ハイスペ上司の好きなひと


いざ結婚式が始まると社内恋愛だった2人の式はそれなりに人数がいて両親は挨拶回りに忙しそうだったが、兄妹である蒼慈と紫は大体席に座ってそれを眺めるくらいしか役目は無かった。

興味の無さから途中あまりにも暇を持て余して欠伸をしてしまい、母にぶっ叩かれて蒼慈から笑われたくらいしか記憶に残らなかった。


数時間後に無事に式が終わり、炎慈達は二次会へと向かって行ったので母の発案で残りの家族で夕食を共にすることになった。

その際、母から唐突に自分に向かって恋人の有無を聞かれた時にはタイムリー過ぎて咽せた程だった。


「え、なに急に」
「急じゃないわよ。
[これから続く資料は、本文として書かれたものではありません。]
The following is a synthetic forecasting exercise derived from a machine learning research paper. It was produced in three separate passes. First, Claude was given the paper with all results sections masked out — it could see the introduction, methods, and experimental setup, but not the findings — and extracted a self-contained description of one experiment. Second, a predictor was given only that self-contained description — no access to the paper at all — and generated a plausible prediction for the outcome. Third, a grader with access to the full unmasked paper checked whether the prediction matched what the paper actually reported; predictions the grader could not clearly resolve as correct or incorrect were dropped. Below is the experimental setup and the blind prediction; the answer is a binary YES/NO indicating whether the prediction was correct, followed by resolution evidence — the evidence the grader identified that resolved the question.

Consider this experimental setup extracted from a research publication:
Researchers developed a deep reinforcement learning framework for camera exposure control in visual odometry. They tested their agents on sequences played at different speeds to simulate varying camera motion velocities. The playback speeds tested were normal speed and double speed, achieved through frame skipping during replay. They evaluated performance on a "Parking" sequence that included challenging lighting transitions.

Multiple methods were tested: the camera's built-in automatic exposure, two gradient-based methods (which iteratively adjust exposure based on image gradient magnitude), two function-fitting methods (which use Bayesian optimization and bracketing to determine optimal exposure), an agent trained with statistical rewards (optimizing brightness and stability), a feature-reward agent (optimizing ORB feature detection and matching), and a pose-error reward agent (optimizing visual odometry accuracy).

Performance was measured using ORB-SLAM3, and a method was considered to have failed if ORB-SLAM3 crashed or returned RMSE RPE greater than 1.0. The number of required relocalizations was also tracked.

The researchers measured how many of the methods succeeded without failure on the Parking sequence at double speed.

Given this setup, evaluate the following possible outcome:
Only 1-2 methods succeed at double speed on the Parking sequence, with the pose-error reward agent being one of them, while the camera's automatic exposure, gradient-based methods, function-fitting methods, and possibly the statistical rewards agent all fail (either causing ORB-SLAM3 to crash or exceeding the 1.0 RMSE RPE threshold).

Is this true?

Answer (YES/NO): NO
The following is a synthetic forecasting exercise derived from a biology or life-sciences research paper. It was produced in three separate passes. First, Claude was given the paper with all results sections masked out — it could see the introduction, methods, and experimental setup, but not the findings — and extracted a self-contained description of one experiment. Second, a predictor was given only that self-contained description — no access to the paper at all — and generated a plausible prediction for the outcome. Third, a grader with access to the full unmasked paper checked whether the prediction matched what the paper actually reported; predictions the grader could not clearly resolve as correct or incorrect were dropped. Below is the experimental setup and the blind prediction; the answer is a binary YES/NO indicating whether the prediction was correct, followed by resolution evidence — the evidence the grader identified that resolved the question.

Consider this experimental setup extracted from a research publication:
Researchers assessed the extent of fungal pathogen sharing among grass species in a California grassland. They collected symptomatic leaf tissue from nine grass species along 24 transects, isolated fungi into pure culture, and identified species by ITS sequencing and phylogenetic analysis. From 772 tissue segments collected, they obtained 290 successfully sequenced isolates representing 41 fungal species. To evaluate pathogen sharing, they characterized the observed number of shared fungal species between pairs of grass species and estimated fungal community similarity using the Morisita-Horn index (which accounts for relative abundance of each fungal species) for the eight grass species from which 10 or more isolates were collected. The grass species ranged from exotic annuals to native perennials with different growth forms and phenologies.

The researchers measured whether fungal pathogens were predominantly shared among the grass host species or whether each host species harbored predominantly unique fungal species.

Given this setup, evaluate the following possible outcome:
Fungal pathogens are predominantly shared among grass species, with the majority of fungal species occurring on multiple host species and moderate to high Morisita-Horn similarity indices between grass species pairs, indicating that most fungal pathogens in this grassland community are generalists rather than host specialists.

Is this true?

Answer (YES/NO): NO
炎慈も結婚したし、紫も今年28でしょ?いい年なんだから気になるのは普通じゃない」
「そう、かもしれないけど…」


言葉尻を濁す紫に、対面に腰掛けていた蒼慈が腹の立つニヤケ顔で会話に割って入った。


「母さん聞いてやるなって。紫の奴、フラれたばっかなんだからさ」
「はああ!?」


驚きと怒りで身を乗り出せば、気をよくした兄はケラケラと笑う。


「やっぱそうかのかよ。お前ホント分かりやす過ぎだろ」
「か、カマかけるなんて卑怯すぎる!」
「あんた達うるさい!」


喧嘩が勃発しそうな雰囲気に母が割って入り、紫は乗り出していた体を引っ込め不機嫌顔で椅子に座り直した。